AI Article Synopsis

  • The study aimed to assess the effectiveness of re-treating patients with refractory metastatic colorectal cancer (mCRC) using a combination of oxaliplatin, irinotecan, and 5-fluorouracil.
  • A total of 21 patients were evaluated, with findings showing a response rate of 38% and a median overall survival of 8.6 months; also, most patients required dose adjustments due to toxicity.
  • The results suggest that both FOLFIRINOX and FOLFOXIRI are viable options for treatment, especially for patients with a good performance status, provided there is careful monitoring to manage side effects.

Article Abstract

Purpose: Our objective was to evaluate the benefit of re-exposing patients with refractory metastatic colorectal cancer (mCRC) to a combination of oxaliplatin, irinotecan and 5-fluorouracil treatment.

Methods: We retrospectively analysed patients with mCRC who received a combination of oxaliplatin, irinotecan and fluorouracil as a rechallenge regimen after progressing on the same drugs.
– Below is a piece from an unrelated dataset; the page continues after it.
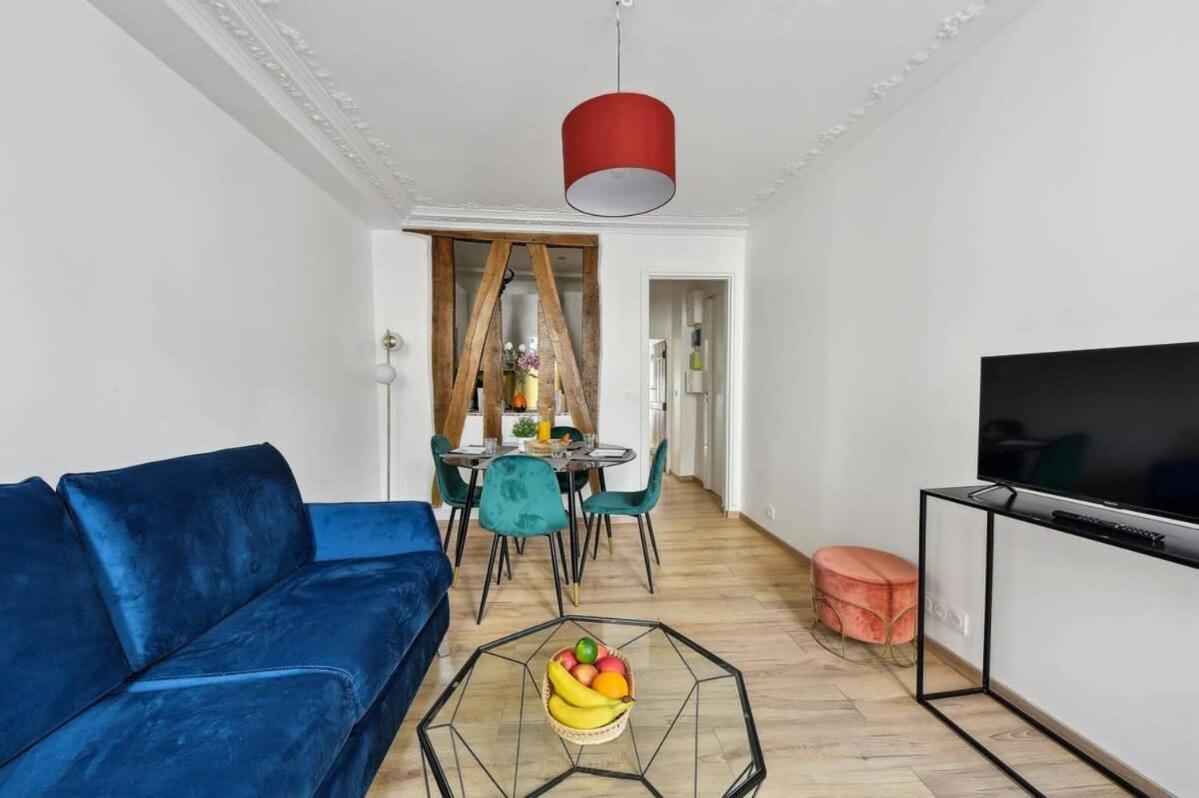Montmartre & Abbesses - 2br - Cityapartmentstay Appartamento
Both FOLFOXIRI and FOLFIRINOX were used. Toxicity was evaluated for each treatment cycle, and survival analysis was performed using the Kaplan-Meier method.
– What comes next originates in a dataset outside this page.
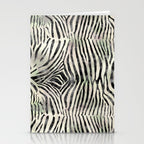 Zebra Print Stationery Card Gallery Image 2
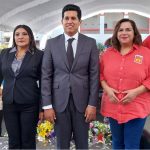 Tania Valentina Rodríguez Felicita a Regidores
Results: A total of 21 patients who were treated between January 2011 and December 2013 were selected for this study. Most of the patients (95.2%) had an ECOG status of 0-1. The median age at diagnosis was 52.1 years (range 36-77 years), and 14 (66.6%) patients had wild-type KRAS. Thirteen patients received FOLFIRINOX, and eight received FOLFOXIRI. Most patients had previously received at least three regimens, with 80% receiving anti-VEGF and 66% anti-EGFR antibodies. The response rate was 38%, and 24% patients had stable disease. The median time to disease progression was 4.0 months (range 1.0-9.1 months), and the median overall survival duration was 8.6 months (range 6.3-11.5 months). Most patients required dose adjustment and treatment delays. One patient experienced grade 5 neutropenic sepsis.

Conclusions: Both FOLFIRINOX and FOLFOXIRI are active and potentially feasible rechallenge treatment options for heavily pretreated patients with good performance status. With dose reduction and close monitoring for toxicity, the risk of serious adverse events can be minimised.